You are viewing a plain text version of this content. The canonical link for it is here.
Posted to user@hbase.apache.org by Jonathan Bishop <jb...@gmail.com> on 2012/07/20 18:22:07 UTC

Use of MD5 as row keys - is this safe?

Hi,

I know it is a commonly suggested to use an MD5 checksum to create a row
key from some other identifier, such as a string or long. This is usually
done to guard against hot-spotting and seems to work well.

My concern is that there no guard against collision when this is done - two
different strings or longs could produce the same row-key. Although this is
very unlikely, it is bothersome to consider this possibility for large
systems.

So what I usually do is concatenate the MD5 with the original identifier...

MD5(id) + id

which assures that the rowkey is both randomly distributed and unique.
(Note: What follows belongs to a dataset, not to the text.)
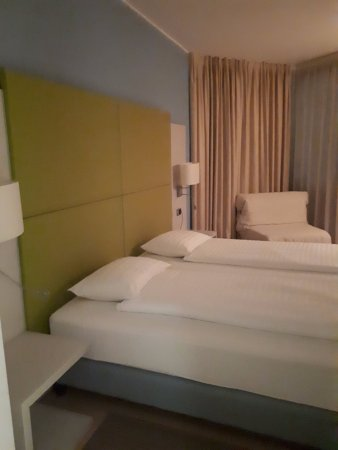 une bonne literie bild von hotel delfino lugano lugano tripadvisor. Black Bedroom Furniture Sets. Home Design Ideas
Is this necessary, or is it the common practice to just use the MD5
checksum itself?

Thanks,

Jon

Re: Use of MD5 as row keys - is this safe?

Posted by Anton Lyska <an...@wildec.com>.
Hi,

I use reversed hex for auto-incremented ids.
For example:
id=123456, row key=042E1
id=123457, row key=142E1
I've started use this approach recently, but it seems it works pretty well.
All regions are distributed uniformly, with no hot-spotting

2012/7/20 Jonathan Bishop <jb...@gmail.com>

> Hi,
>
> I know it is a commonly suggested to use an MD5 checksum to create a row
> key from some other identifier, such as a string or long. This is usually
> done to guard against hot-spotting and seems to work well.
>
> My concern is that there no guard against collision when this is done - two
> different strings or longs could produce the same row-key. Although this is
> very unlikely, it is bothersome to consider this possibility for large
> systems.
>
> So what I usually do is concatenate the MD5 with the original identifier...
>
> MD5(id) + id
>
> which assures that the rowkey is both randomly distributed and unique.
>
> Is this necessary, or is it the common practice to just use the MD5
> checksum itself?
>
> Thanks,
>
> Jon
>

Re: Use of MD5 as row keys - is this safe?

Posted by Amandeep Khurana <am...@gmail.com>.
On Mon, Jul 23, 2012 at 9:58 AM, Jonathan Bishop <jb...@gmail.com>wrote:

> Hi,
> Thanks everyone for the informative discussion on this topic.
>
> I think that for project I am involved in I must remove the risk, however
> small, of a row key collision, and append the original id (in my case a
> long) to the hash, whatever hash I use. I don't want to be in the situation
> where occasionally something goes wrong and needing to eliminate the
> possibility of a collision.
>
> I was confused by a discussion in a book I was reading on HBase, "HBase in
> Action", which used MD5 directly as the row key, leaving the impression
> that this was a completely reliable way of creating unique row keys from
> strings.
>

The book talks about hashing as well as salting. I'll add notes to it about
possible collisions while using hashing. Thanks for pointing this out.


>
> Jon
>

Re: Use of MD5 as row keys - is this safe?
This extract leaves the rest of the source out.